Also on the property is the Folk Heritage Restaurant, which offers delicious traditional meals to nourish curious museumgoers with the true tastes of Bhutan. Combining a visit to the museum with a trip to this lovely eatery makes for a pleasant, relaxing afternoon.

10. Central Traffic Circle

Thimphu’s main traffic circle, where Norzin Lam intersects Chhoten Lam near Clock Tower Square, offers a fun, only-in-Bhutan peculiarity that takes only a moment to see.

Standing next to the circle’s traditionally designed wood framed gazebo is a traffic policeman with a twist. Donned in military cap, navy blue topcoat, and matching white gloves and shin coverings, he directs automobile traffic from dawn to dusk with sweeping choreographed gestures, all solemnly and precisely executed.

“Directs” does not entirely capture it, though. More often than not, his movements seem to have little discernible effect on how traffic would flow without him. But that’s just part of the charm. As are the dogs lying on the part of the circle leading to the National Memorial Chorten, sleeping the day away as cars whiz past.

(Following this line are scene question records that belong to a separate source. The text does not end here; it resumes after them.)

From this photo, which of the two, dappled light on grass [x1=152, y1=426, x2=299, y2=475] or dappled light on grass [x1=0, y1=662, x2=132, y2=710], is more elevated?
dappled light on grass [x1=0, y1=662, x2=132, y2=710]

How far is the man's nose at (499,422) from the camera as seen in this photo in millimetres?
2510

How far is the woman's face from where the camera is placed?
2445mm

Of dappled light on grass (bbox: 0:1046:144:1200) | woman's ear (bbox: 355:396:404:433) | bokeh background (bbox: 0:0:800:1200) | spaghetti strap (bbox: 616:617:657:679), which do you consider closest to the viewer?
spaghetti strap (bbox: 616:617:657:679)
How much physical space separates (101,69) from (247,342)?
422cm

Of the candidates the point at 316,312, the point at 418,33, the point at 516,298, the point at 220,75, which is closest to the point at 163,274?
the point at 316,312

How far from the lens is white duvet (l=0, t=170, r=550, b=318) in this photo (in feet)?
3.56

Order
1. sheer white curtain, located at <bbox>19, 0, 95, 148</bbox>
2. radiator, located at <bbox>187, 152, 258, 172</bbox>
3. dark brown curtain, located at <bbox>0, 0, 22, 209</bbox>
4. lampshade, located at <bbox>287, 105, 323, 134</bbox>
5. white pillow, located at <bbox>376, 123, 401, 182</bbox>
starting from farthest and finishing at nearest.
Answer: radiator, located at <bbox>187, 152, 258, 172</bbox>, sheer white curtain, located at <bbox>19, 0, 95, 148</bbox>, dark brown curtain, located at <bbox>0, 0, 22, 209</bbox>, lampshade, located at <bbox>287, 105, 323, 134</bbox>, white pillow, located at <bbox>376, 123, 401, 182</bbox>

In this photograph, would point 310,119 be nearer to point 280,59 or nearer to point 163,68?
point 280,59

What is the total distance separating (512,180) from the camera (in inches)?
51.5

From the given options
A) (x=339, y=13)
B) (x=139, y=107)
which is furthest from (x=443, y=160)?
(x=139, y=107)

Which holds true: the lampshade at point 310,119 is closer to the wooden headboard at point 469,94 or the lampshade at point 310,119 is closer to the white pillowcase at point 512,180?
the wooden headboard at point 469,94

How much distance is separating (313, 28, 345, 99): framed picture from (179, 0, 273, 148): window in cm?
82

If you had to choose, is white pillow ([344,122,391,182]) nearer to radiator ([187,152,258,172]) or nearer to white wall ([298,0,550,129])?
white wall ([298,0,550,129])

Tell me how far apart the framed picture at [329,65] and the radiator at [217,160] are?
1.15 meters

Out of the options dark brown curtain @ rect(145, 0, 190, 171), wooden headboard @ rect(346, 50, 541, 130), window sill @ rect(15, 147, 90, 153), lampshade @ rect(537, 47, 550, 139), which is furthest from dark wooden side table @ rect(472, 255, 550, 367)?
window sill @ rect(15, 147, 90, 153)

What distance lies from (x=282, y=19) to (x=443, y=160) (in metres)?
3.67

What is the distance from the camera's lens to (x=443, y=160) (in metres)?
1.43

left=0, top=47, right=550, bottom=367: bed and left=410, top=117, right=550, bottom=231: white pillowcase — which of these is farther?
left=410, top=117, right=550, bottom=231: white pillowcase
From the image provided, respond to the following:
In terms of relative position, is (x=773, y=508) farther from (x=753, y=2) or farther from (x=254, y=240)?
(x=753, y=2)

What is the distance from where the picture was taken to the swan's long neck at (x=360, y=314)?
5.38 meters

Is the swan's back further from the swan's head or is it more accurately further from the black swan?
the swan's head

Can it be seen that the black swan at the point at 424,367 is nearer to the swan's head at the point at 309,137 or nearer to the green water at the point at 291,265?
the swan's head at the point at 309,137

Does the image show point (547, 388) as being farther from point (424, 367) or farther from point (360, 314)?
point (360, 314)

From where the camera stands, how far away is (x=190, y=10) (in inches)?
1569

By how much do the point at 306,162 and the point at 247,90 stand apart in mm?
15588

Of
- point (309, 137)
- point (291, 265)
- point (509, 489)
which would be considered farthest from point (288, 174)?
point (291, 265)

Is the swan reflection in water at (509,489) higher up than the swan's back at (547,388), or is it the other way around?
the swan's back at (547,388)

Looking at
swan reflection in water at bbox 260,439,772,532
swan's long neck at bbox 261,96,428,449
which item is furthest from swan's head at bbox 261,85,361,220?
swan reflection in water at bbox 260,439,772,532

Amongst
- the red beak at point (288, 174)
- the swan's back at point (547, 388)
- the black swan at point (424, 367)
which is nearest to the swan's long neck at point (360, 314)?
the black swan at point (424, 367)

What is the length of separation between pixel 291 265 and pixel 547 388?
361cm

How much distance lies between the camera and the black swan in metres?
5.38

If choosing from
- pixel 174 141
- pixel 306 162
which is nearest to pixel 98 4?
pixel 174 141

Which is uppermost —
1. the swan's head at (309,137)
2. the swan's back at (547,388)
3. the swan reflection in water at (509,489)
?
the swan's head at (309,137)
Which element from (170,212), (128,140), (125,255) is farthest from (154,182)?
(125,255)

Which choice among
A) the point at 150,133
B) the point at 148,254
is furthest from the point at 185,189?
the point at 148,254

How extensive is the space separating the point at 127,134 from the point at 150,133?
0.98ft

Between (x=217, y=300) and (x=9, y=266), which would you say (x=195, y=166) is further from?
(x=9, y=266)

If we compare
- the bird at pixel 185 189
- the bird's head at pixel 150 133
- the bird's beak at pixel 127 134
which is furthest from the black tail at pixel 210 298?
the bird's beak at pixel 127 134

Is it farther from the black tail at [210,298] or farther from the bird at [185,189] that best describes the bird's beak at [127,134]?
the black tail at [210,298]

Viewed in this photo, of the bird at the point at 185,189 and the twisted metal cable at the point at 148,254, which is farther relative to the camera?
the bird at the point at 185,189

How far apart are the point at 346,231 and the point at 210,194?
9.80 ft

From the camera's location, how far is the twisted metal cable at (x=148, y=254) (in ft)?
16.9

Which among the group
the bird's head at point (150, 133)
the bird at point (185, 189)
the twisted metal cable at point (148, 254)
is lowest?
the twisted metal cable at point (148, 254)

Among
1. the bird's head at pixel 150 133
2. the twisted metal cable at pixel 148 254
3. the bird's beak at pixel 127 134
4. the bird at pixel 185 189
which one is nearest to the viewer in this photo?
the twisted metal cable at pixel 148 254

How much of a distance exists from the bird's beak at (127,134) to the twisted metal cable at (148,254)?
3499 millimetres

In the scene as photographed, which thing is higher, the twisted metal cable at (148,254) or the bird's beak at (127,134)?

Bhutan by decree has no traffic lights, so this policeman won’t be replaced by technology anytime soon. But there may be less need for him when the south section of central Norzin Lam is converted to a pedestrian-only walkway. See him now while you can.

By the way, it’s probably best not to ask for pictures with him — he does have a job to do, after all — but pictures and smiles from any distance are welcome.